From the experimental and computational work in this study, we can conclude that rutile is the most radioactive mineral within the Richards Bay precinct with the major contributing nuclide being 210Pb from 238U decay series. The concentrations of nuclides from the natural 238U decay series in rock phosphate is lower compared to most other countries in the world, hence this may result in less soil contamination when used for fertilizer production. The annual effective dose rates to human body organs (testes, whole body, lungs, ovaries and bone marrow) were below the maximum permissible limits, hence long term effects such as cancer and hereditary effects are improbable.

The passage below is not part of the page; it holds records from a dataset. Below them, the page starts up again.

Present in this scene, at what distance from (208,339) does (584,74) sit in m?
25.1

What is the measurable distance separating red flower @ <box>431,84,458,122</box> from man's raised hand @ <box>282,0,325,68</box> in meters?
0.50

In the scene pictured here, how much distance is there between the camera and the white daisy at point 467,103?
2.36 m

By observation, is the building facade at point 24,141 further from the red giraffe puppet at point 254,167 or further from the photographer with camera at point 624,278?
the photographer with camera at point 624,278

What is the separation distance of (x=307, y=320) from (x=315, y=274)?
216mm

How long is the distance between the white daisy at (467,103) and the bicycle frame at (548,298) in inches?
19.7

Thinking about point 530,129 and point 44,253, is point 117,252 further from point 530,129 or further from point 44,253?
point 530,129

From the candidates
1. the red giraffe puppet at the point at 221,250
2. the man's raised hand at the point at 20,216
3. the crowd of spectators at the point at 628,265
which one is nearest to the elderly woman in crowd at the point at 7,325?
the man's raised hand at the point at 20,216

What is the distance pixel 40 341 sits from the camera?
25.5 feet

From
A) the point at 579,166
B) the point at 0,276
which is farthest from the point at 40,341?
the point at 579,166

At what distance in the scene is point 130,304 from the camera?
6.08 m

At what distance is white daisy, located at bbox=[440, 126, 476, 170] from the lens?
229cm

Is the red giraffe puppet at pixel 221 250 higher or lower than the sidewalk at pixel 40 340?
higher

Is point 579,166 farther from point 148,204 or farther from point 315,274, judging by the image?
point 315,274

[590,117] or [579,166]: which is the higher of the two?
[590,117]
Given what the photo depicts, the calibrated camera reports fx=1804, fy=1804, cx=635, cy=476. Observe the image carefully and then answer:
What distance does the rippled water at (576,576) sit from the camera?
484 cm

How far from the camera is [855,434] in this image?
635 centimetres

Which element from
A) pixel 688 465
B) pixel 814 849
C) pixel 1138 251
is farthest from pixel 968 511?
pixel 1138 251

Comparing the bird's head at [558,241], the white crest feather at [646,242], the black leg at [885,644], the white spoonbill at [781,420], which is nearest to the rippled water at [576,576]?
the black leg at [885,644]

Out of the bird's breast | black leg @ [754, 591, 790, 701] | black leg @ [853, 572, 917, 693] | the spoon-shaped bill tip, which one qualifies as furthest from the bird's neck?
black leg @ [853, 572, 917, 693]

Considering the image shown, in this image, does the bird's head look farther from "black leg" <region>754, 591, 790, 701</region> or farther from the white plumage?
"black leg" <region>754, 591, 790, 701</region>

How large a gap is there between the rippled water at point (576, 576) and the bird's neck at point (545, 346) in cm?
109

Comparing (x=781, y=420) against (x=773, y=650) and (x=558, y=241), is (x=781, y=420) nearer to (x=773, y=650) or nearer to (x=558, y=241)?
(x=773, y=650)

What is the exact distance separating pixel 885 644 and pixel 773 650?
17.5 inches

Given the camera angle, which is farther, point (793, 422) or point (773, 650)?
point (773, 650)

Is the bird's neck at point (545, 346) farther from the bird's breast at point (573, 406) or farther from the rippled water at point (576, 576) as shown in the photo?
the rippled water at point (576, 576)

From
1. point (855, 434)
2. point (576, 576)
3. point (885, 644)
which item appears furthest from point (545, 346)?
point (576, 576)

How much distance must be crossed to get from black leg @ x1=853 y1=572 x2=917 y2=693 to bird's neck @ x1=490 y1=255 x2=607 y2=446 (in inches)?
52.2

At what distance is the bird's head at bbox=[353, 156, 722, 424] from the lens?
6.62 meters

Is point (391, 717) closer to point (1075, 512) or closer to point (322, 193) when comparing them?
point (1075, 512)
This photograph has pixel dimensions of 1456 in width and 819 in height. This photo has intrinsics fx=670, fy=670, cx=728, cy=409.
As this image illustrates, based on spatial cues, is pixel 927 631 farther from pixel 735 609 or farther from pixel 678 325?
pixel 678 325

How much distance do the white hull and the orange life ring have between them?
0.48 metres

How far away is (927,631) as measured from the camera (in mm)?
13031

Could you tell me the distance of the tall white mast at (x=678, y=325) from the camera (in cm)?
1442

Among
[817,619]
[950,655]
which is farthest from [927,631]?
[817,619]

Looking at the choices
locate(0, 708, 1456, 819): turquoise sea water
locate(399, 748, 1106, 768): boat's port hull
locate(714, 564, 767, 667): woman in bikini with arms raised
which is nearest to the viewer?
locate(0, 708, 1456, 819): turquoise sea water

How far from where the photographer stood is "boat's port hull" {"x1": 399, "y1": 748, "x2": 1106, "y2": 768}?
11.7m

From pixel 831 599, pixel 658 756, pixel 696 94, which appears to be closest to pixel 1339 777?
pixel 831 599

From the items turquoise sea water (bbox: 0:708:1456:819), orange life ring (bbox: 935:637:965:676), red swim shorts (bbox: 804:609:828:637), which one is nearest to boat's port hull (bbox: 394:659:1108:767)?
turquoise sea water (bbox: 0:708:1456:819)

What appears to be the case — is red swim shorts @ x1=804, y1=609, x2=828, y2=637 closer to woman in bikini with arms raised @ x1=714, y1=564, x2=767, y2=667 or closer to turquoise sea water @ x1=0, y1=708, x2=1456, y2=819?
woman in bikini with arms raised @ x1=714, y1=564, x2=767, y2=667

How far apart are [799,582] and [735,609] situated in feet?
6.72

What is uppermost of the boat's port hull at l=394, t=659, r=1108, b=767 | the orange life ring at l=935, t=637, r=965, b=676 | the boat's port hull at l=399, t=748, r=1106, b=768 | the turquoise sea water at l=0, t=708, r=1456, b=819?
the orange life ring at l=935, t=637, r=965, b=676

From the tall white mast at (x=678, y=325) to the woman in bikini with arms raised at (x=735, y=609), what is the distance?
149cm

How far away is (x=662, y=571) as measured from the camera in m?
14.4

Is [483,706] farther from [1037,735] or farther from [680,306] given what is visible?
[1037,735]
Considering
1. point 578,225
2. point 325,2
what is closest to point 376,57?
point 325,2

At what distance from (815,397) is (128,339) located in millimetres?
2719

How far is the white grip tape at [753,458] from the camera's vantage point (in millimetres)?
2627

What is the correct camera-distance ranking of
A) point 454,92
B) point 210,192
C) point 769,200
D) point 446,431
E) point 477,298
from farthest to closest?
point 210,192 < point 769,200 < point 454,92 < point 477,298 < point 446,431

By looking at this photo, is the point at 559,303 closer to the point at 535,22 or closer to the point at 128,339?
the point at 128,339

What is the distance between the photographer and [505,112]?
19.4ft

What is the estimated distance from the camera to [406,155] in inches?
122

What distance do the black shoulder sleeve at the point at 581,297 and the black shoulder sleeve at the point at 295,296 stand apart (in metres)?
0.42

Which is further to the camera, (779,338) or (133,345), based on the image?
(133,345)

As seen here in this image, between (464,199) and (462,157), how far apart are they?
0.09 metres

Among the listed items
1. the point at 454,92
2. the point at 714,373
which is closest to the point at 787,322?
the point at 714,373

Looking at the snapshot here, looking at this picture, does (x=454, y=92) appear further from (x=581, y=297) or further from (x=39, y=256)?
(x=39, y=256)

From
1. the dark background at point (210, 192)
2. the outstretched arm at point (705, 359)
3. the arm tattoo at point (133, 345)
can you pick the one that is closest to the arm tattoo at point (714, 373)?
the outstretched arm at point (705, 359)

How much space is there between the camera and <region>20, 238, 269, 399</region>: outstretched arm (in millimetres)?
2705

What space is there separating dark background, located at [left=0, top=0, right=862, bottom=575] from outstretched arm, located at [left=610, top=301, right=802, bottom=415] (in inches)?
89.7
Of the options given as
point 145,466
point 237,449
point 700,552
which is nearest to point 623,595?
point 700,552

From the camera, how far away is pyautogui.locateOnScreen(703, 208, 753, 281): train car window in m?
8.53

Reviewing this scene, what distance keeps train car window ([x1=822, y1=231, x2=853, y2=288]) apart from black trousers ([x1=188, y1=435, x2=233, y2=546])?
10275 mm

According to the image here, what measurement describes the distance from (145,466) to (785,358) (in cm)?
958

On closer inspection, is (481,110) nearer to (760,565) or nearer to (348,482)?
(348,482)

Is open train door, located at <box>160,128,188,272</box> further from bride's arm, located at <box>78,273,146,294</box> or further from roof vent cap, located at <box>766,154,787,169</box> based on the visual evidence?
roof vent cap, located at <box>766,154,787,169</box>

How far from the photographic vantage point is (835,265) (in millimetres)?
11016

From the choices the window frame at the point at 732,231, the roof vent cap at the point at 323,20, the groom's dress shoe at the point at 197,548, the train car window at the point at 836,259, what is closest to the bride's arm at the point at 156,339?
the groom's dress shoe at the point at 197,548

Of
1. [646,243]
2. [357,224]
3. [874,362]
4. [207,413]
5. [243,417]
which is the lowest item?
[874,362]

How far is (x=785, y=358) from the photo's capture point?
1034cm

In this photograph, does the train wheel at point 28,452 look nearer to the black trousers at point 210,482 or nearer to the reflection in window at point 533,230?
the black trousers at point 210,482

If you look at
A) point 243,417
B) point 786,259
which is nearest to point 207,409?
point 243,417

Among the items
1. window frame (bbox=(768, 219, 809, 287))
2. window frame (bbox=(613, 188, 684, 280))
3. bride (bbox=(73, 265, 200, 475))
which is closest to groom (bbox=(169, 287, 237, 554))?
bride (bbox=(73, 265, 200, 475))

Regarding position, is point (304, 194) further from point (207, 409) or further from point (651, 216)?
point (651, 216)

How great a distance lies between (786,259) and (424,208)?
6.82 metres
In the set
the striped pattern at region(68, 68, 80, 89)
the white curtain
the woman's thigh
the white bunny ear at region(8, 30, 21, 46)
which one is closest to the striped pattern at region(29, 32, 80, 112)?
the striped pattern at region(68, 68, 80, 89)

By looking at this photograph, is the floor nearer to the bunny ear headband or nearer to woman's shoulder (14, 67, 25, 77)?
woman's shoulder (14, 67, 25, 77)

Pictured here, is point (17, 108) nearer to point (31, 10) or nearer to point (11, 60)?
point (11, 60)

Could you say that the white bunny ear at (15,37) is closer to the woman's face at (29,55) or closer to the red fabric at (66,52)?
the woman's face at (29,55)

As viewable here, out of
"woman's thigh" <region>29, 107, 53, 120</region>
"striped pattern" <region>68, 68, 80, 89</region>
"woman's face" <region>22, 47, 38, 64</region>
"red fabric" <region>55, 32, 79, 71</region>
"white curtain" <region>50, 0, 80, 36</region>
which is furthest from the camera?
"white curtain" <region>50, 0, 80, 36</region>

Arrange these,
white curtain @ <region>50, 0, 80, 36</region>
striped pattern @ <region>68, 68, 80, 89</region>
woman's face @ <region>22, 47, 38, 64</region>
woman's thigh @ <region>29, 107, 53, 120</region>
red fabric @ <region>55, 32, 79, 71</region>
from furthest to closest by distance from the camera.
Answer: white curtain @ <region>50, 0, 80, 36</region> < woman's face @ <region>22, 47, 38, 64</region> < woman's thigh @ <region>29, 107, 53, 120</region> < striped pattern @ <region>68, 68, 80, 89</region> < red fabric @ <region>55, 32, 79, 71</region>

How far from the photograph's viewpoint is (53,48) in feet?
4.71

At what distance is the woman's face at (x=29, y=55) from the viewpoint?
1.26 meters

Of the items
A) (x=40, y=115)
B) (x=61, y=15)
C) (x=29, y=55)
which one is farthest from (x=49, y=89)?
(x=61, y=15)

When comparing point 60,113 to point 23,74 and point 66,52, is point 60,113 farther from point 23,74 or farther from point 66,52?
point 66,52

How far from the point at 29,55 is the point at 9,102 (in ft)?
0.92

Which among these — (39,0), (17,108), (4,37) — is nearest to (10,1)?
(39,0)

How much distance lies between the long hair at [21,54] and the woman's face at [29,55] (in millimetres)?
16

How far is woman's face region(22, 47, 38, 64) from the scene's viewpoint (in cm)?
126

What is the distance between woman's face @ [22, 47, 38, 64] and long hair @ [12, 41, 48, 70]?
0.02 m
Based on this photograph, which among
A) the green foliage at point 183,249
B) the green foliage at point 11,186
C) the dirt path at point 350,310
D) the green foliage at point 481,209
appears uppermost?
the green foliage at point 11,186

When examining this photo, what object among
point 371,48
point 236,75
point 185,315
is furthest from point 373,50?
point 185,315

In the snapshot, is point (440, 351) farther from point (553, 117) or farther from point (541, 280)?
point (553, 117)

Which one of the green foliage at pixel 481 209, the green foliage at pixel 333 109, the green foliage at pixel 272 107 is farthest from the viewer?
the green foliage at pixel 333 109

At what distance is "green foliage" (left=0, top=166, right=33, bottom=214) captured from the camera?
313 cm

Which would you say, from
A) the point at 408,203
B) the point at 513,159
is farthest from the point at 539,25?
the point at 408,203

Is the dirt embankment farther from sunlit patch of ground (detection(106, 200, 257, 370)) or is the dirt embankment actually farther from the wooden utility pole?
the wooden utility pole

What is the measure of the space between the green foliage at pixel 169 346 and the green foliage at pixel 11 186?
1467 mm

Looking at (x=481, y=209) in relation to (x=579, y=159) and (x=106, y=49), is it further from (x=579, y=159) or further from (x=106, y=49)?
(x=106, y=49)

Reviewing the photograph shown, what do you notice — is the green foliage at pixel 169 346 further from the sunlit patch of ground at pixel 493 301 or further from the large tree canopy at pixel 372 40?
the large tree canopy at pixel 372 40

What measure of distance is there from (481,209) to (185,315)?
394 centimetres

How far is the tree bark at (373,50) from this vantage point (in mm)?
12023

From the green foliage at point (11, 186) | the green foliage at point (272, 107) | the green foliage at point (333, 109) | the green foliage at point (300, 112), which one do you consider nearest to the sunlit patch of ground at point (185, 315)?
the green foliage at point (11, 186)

Therefore, handling coal, rock phosphate, rutile, zircon and hematite for export or factory usage within Richards Bay at present poses negligible effects on workers, even on a long term basis. However, there is a need to sustain current safety methods such as immediate cleanup of spillage and proper ventilated working environment in order to avoid excessive accumulation of radiation dose.